## EXTRACTED TEXT

For more on this subject click here:
pei-intl.com

Last Friday the S&P December contract did close below 1292.50--electing
a key weekly bearish reversal. What this means in plain English is,
"Don't buy dips anymore!" Buying dips might have been a nifty
strategy in the past, but may prove very risky from here on out. Now
more than ever we believe stocks are vulnerable to a test of the 1998
October Lows.

So you're going to take your money out of stocks and put it into bonds,
right?!!!

Hold on there partner! Even though a flight-to-quality is possible,
bonds appear very risky.
The two day rally in gold is not to be pooh poohed. Oil is also
showing no signs of topping out.
Your traditional economist may say that "ex-food & energy" there is no
inflation, but I don't know too many people who live "ex-food & energy."

## A series of records
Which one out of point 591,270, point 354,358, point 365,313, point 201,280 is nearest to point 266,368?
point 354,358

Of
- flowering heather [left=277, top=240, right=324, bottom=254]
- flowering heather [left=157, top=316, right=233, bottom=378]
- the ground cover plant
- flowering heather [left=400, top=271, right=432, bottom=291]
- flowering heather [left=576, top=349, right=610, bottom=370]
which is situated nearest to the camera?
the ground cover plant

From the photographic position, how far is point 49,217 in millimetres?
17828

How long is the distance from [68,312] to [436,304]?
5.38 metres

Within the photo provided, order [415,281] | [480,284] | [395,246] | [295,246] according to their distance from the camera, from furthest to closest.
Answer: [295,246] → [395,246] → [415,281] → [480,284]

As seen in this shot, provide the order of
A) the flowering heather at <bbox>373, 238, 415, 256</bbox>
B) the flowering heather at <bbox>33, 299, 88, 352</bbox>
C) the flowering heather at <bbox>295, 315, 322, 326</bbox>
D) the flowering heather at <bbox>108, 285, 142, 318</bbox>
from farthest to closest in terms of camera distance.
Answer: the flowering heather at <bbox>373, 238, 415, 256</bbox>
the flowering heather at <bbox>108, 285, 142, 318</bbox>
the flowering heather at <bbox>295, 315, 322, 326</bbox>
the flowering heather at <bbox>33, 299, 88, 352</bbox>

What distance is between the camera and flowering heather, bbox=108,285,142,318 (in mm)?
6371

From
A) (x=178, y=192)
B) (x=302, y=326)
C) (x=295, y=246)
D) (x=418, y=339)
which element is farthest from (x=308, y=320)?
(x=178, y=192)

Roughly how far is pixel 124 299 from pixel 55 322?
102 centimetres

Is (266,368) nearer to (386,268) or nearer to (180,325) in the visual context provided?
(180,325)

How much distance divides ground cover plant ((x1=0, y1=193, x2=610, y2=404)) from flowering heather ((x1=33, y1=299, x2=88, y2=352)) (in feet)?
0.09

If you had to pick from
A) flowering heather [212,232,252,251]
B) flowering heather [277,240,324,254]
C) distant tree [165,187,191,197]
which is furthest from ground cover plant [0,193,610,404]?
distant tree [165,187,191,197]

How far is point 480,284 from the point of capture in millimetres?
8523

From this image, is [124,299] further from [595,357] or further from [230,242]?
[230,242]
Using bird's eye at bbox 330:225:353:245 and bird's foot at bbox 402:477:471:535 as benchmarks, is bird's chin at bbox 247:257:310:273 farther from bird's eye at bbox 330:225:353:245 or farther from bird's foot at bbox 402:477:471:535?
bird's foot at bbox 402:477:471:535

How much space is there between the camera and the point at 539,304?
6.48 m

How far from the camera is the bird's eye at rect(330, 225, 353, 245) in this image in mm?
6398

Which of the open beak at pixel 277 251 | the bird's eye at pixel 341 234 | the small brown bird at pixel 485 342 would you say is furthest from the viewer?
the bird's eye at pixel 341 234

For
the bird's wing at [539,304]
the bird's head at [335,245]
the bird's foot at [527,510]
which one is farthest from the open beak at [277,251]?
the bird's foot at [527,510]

## WHAT TO DO
1. Rewrite the entries from the line containing "How far from" down to the last entry, replacing "viewer" with "observer" and leaving everything else unchanged.
2. Pick up the stock and bond market commentary after its final sentence and carry it forward.
The market commentary and the entries have nothing to do with each other.

## TASK ANSWERS
1.
How far from the camera is the bird's eye at rect(330, 225, 353, 245) in this image in mm?
6398

Which of the open beak at pixel 277 251 | the bird's eye at pixel 341 234 | the small brown bird at pixel 485 342 would you say is furthest from the observer?
the bird's eye at pixel 341 234

For
the bird's wing at [539,304]
the bird's head at [335,245]
the bird's foot at [527,510]
which one is farthest from the open beak at [277,251]?
the bird's foot at [527,510]

2.
The problem with your garden-variety economist is, they refuse to
believe in longerterm cycles. (See Armstrong's 8.6 year business cycle
above). If you follow their logic, economists believe that since food
and energy are volatile, bouncing up and down, the best way to deal with
them, is to ignore them altogether. Economists talk about "core
inflation"--excluding food and energy!??? They would prefer to look at
hourly wages and other indicators of labor costs since they are more
orderly in their movements.

IGNORING "FOOD & ENERGY COSTS" WORKS SO LONG AS THERE IS NO SUCH THING
AS A LONG-TERM CYCLE!???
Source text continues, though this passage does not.